> _LISTED RECORDS_:
• • •

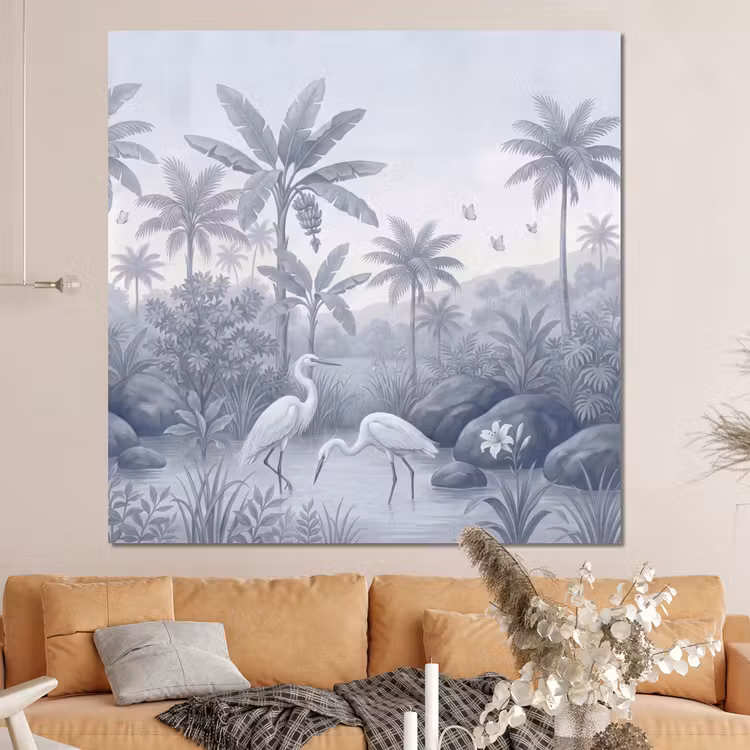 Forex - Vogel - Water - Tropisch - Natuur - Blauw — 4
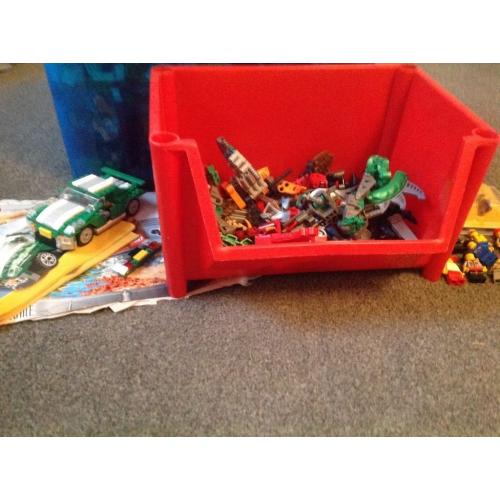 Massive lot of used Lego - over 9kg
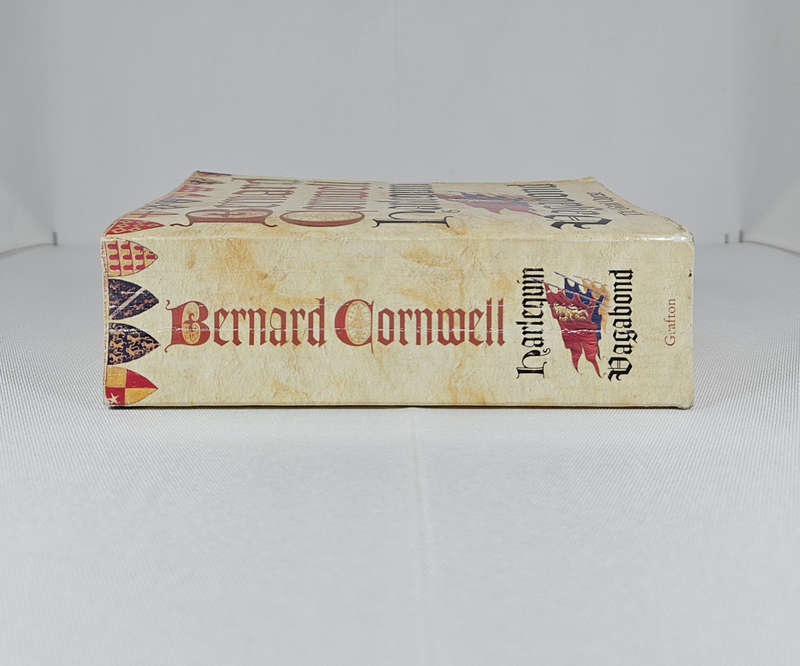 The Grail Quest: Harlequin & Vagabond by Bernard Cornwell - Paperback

• • •

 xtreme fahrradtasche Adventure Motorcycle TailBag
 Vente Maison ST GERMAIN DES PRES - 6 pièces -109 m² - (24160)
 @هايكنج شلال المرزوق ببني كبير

• • •

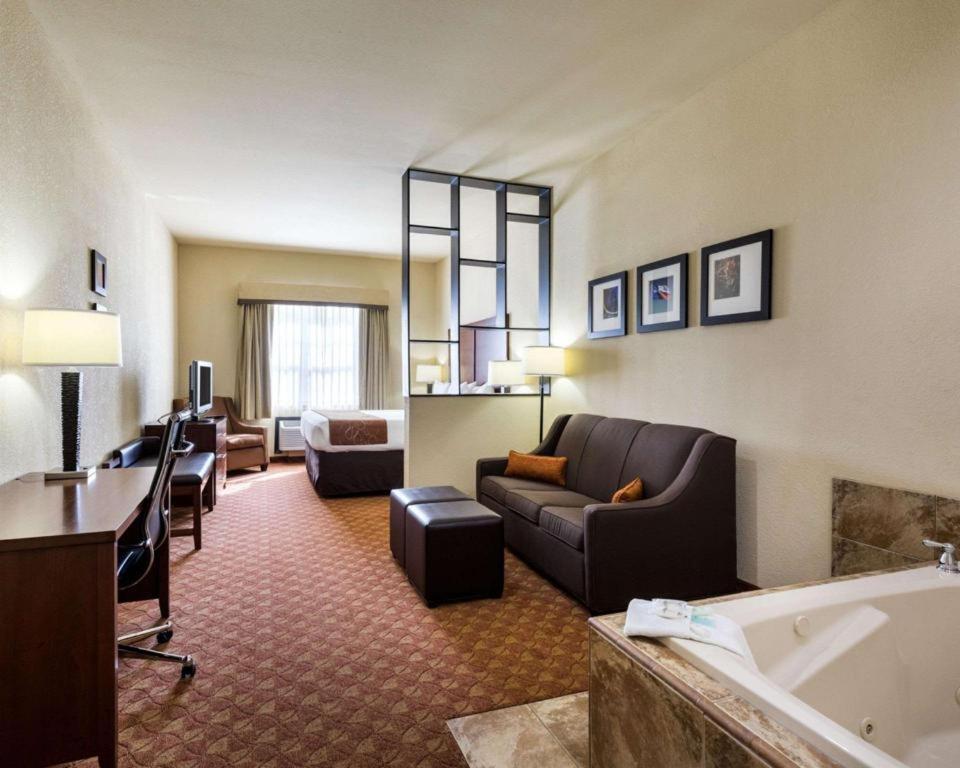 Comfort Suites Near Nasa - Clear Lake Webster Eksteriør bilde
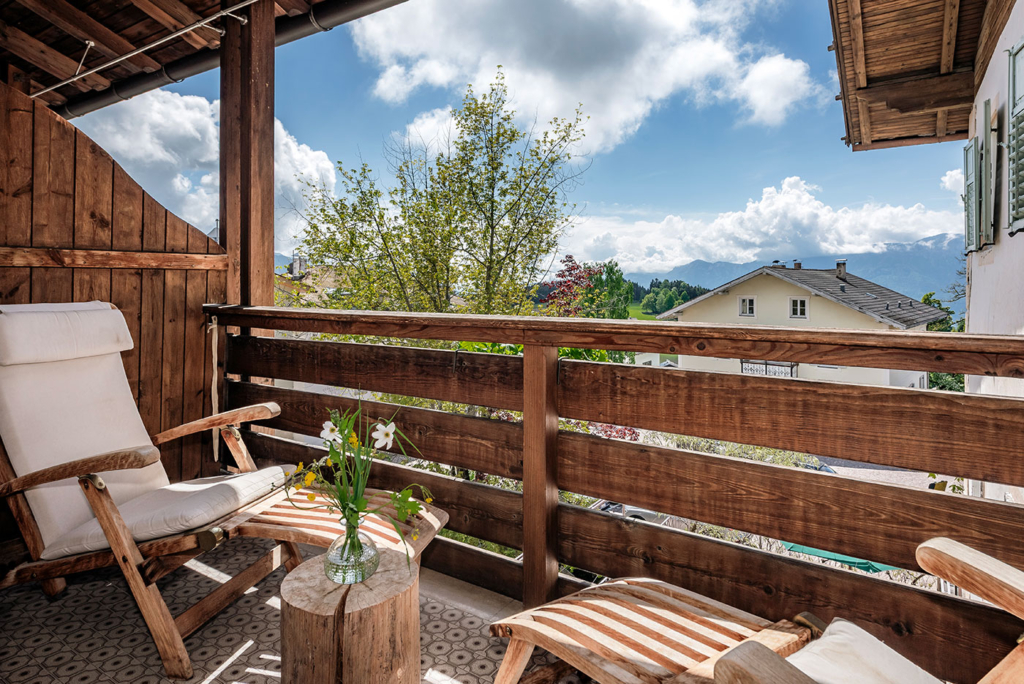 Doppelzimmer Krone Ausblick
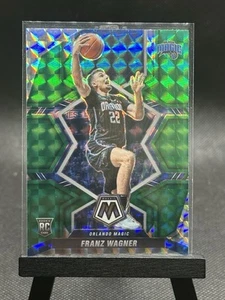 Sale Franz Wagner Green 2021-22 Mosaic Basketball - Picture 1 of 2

• • •

> _WHAT YOU ARE ASKED TO DO_:
From the records above, transcribe exactly the lines starting at the one containing "Doppelzimmer Krone Ausblick" and ending at the one containing "Sale Franz Wagner". Skip the pictures.

> _TASK SOLUTION_:
 Doppelzimmer Krone Ausblick
 Sale Franz Wagner Green 2021-22 Mosaic Basketball - Picture 1 of 2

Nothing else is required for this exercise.